*Data lines*
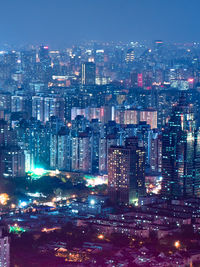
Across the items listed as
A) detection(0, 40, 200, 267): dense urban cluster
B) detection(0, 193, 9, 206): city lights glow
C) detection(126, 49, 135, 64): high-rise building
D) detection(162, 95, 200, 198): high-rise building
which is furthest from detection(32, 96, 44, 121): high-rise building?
detection(126, 49, 135, 64): high-rise building

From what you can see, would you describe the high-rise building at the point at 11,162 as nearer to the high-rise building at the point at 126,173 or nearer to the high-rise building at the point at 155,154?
the high-rise building at the point at 126,173

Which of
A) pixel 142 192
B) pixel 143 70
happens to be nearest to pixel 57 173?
pixel 142 192

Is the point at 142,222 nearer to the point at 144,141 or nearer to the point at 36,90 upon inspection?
the point at 144,141

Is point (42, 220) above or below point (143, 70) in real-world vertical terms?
below

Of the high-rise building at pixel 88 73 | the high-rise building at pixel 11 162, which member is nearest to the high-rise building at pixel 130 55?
the high-rise building at pixel 88 73

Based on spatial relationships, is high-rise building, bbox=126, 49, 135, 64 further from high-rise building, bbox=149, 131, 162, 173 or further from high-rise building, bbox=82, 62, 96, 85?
high-rise building, bbox=149, 131, 162, 173

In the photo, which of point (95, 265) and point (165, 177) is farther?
point (165, 177)
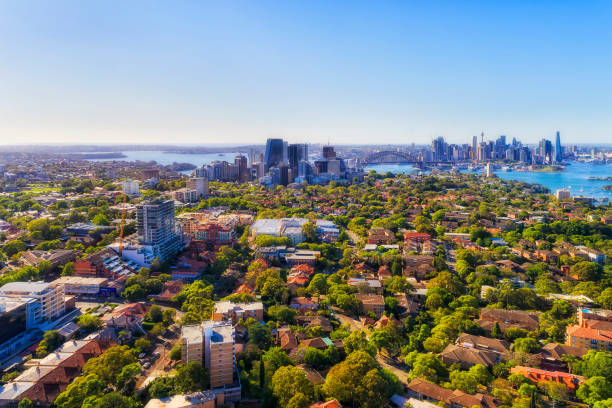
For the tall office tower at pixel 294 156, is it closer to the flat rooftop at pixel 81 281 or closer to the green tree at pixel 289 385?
the flat rooftop at pixel 81 281

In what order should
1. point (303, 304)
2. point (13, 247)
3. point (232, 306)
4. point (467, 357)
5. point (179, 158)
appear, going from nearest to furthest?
point (467, 357) < point (232, 306) < point (303, 304) < point (13, 247) < point (179, 158)

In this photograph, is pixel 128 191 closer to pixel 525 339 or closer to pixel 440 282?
pixel 440 282

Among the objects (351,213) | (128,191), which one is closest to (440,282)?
(351,213)

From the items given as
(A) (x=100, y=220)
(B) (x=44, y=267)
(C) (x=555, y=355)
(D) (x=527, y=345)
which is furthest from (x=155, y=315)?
(A) (x=100, y=220)

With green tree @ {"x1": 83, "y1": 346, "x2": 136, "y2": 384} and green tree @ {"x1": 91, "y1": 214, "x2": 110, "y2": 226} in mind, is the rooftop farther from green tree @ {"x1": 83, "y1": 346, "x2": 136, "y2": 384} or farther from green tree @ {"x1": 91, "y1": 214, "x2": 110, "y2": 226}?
green tree @ {"x1": 91, "y1": 214, "x2": 110, "y2": 226}

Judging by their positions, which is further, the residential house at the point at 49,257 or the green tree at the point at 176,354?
the residential house at the point at 49,257

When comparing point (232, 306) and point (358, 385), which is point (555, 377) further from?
point (232, 306)

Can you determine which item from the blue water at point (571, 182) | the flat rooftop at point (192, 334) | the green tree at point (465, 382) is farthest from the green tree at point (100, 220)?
the blue water at point (571, 182)
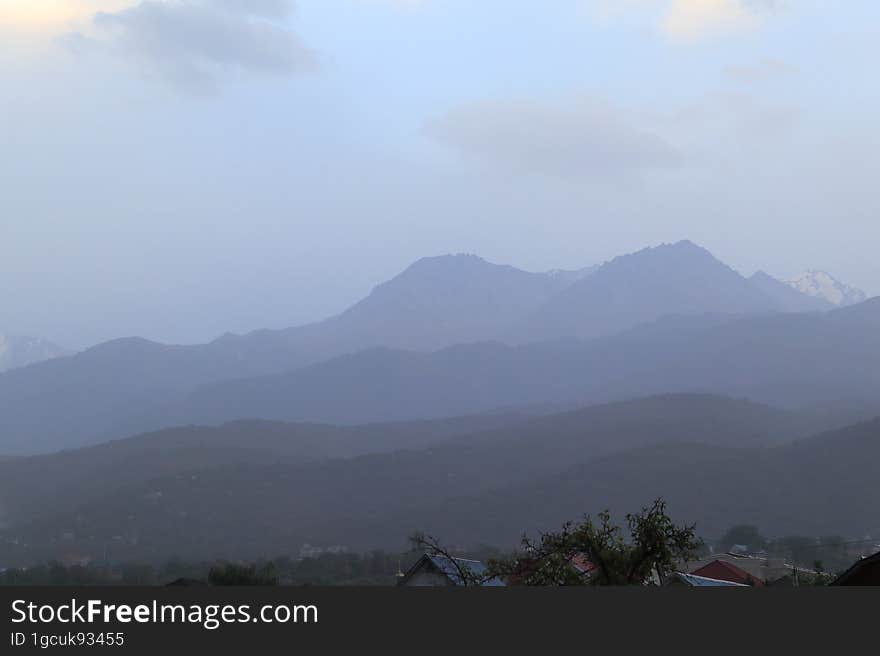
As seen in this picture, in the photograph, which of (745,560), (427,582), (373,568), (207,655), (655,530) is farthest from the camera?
(373,568)

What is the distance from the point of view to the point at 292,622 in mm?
18000

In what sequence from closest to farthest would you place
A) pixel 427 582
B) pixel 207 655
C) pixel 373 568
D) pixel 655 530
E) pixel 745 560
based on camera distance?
pixel 207 655, pixel 655 530, pixel 427 582, pixel 745 560, pixel 373 568

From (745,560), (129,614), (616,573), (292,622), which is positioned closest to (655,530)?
(616,573)

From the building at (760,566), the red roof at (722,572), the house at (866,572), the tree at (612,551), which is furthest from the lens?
the building at (760,566)

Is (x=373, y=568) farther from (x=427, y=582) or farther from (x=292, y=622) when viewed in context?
(x=292, y=622)

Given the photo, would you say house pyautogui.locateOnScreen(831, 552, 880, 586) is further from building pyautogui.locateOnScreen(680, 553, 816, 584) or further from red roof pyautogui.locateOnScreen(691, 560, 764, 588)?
building pyautogui.locateOnScreen(680, 553, 816, 584)

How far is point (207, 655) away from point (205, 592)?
105 cm

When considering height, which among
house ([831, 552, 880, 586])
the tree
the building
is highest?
the tree

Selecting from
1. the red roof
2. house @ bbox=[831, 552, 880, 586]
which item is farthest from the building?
house @ bbox=[831, 552, 880, 586]

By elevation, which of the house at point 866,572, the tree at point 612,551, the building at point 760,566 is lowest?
the building at point 760,566

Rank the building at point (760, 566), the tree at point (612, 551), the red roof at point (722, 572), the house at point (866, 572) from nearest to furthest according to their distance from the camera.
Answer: the house at point (866, 572) < the tree at point (612, 551) < the red roof at point (722, 572) < the building at point (760, 566)

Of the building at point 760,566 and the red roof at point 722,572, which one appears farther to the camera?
the building at point 760,566

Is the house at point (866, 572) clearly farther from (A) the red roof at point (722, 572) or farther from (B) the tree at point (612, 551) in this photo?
(A) the red roof at point (722, 572)

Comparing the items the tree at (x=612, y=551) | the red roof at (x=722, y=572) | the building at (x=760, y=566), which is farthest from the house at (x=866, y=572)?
the building at (x=760, y=566)
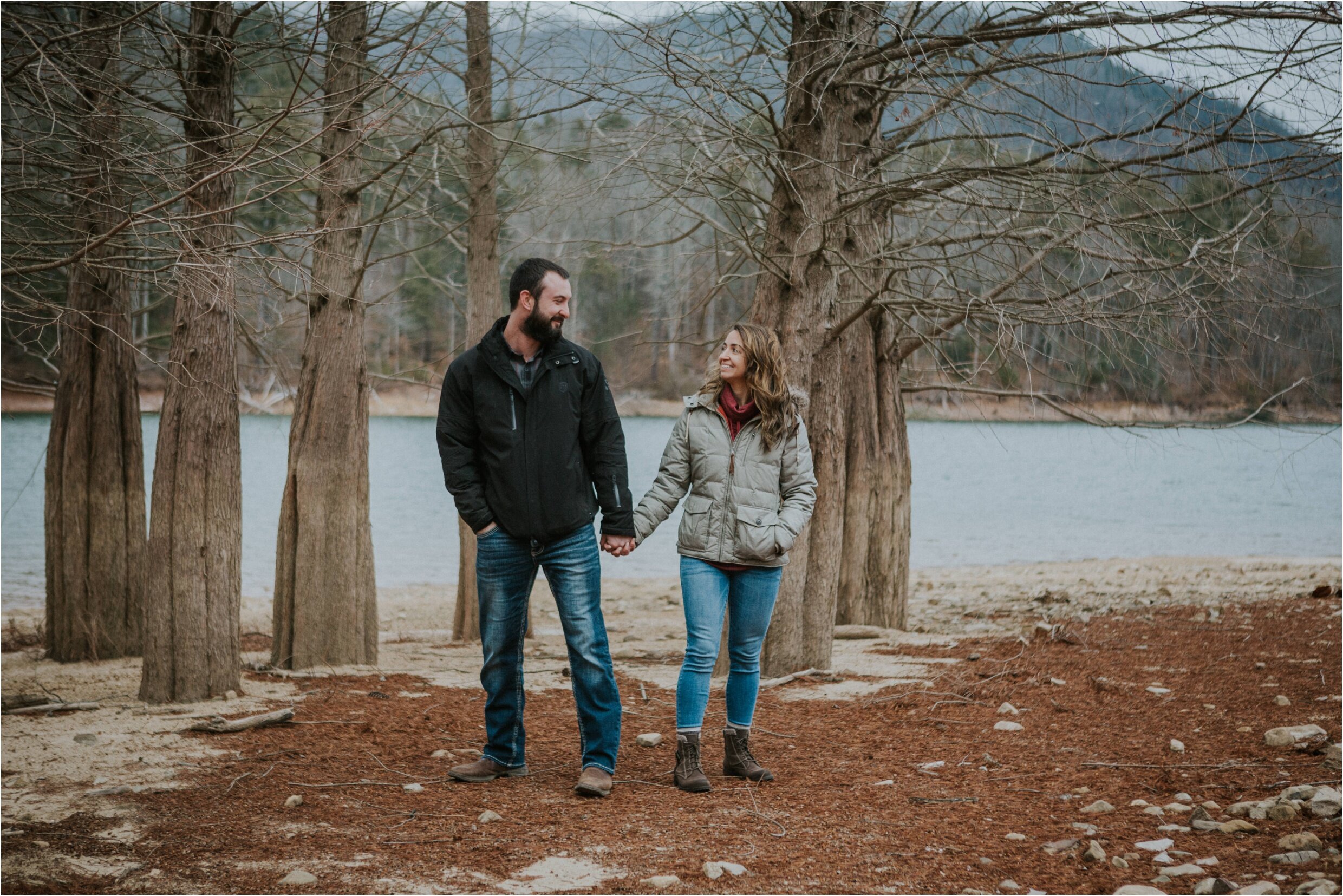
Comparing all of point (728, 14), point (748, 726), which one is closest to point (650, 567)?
point (728, 14)

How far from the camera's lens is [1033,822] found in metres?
4.35

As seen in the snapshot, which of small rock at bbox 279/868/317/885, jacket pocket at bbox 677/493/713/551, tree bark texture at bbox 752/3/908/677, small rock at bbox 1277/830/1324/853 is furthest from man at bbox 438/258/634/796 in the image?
tree bark texture at bbox 752/3/908/677

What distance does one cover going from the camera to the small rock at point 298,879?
3.67 metres

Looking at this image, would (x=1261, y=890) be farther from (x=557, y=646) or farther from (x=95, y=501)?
(x=95, y=501)

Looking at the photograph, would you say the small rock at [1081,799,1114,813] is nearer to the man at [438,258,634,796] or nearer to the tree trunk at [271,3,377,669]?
the man at [438,258,634,796]

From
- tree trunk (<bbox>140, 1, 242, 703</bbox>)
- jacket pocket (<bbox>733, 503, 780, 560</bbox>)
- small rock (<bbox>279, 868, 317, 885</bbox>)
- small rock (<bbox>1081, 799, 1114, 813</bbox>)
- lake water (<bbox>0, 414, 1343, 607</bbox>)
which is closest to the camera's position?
small rock (<bbox>279, 868, 317, 885</bbox>)

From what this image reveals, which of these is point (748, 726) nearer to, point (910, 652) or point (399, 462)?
point (910, 652)

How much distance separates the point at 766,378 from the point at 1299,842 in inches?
110

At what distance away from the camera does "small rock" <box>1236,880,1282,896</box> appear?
3.45 metres

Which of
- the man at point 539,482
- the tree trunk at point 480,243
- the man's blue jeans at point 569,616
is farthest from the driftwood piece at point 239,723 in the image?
the tree trunk at point 480,243

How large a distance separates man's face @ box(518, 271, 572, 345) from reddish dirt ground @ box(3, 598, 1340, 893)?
6.83 feet

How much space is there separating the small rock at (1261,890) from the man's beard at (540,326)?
10.9 ft

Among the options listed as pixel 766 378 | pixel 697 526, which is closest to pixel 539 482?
pixel 697 526

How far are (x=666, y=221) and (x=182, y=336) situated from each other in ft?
13.1
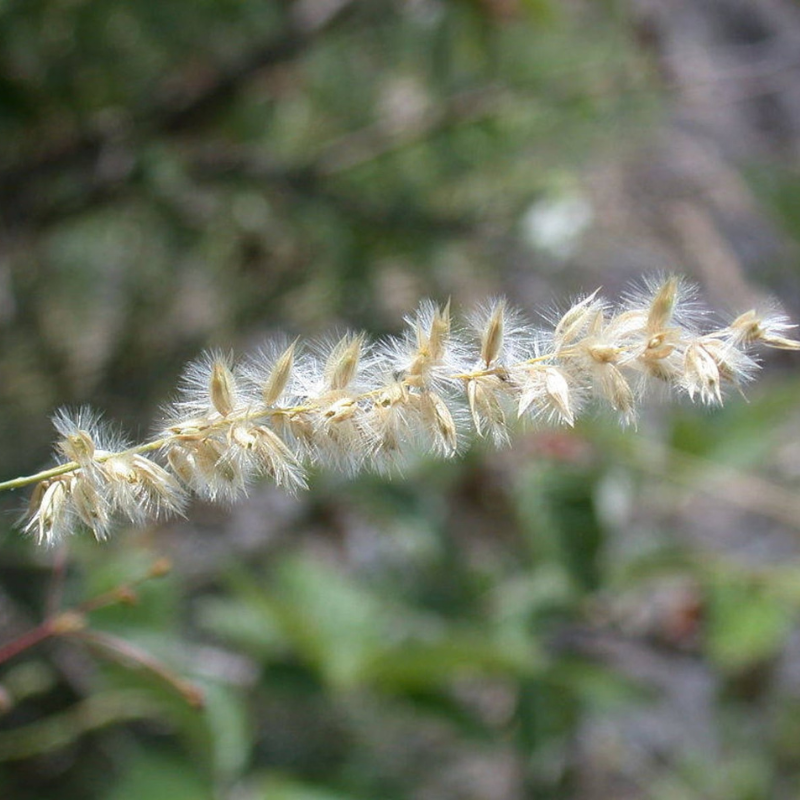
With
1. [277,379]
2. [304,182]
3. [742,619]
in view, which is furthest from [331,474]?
[277,379]

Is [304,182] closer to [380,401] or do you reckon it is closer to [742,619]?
[742,619]

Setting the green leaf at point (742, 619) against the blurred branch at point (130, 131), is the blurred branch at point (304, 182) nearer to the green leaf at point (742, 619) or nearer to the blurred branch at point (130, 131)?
the blurred branch at point (130, 131)

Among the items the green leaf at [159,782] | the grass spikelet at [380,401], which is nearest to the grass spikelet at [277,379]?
the grass spikelet at [380,401]

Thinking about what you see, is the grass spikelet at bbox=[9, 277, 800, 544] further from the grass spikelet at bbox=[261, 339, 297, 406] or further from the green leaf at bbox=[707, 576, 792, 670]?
the green leaf at bbox=[707, 576, 792, 670]

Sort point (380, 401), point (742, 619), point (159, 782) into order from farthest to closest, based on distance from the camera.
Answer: point (742, 619), point (159, 782), point (380, 401)

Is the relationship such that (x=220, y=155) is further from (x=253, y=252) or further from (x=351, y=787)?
(x=351, y=787)

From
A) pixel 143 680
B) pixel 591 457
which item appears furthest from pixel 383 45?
pixel 143 680

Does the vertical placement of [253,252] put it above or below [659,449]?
above

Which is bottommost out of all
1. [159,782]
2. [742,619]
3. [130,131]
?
[159,782]

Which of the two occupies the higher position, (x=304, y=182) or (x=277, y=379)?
(x=304, y=182)
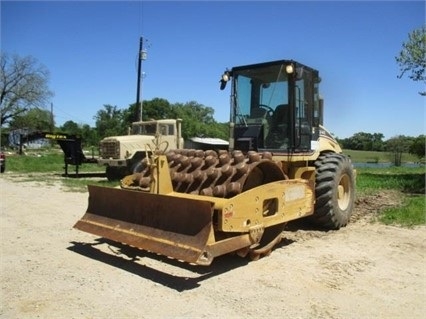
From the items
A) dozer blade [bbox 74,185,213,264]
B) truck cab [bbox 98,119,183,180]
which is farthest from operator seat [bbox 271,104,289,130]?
truck cab [bbox 98,119,183,180]

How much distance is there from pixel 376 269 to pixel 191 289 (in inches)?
97.0

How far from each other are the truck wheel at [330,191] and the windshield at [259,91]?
1361 mm

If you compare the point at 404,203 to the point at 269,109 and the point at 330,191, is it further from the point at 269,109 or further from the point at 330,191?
the point at 269,109

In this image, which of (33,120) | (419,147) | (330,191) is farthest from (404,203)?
(33,120)

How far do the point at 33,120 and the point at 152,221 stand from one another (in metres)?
58.0

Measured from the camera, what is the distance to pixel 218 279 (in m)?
4.92

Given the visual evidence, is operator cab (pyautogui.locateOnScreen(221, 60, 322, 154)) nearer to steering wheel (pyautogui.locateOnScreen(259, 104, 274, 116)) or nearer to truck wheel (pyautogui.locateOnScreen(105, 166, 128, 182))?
steering wheel (pyautogui.locateOnScreen(259, 104, 274, 116))

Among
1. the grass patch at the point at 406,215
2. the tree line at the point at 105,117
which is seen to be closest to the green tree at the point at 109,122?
the tree line at the point at 105,117

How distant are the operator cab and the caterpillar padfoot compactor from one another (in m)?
0.02

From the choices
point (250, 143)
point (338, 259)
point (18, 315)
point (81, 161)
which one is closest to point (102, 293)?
point (18, 315)

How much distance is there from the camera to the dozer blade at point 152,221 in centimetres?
478

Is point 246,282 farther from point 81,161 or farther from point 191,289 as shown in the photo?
point 81,161

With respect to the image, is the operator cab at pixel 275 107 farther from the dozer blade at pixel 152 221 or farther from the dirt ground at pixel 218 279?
the dozer blade at pixel 152 221

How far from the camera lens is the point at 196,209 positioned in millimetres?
4891
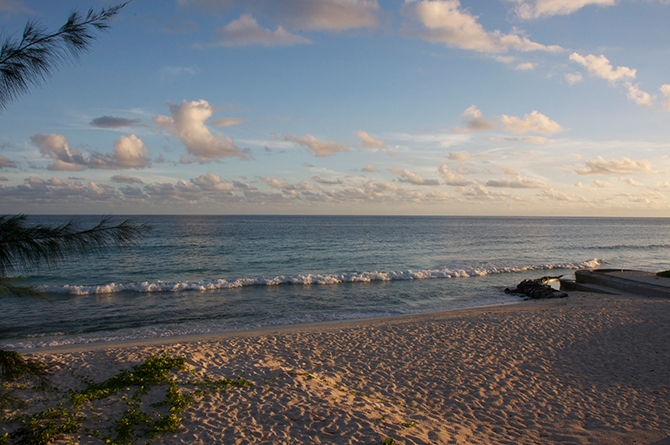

*Exercise directions*
Count how many lines of the material contain the string "separates", treating uppercase and lowercase letters as different. Reply with that number alone.

*Solved exercise*
2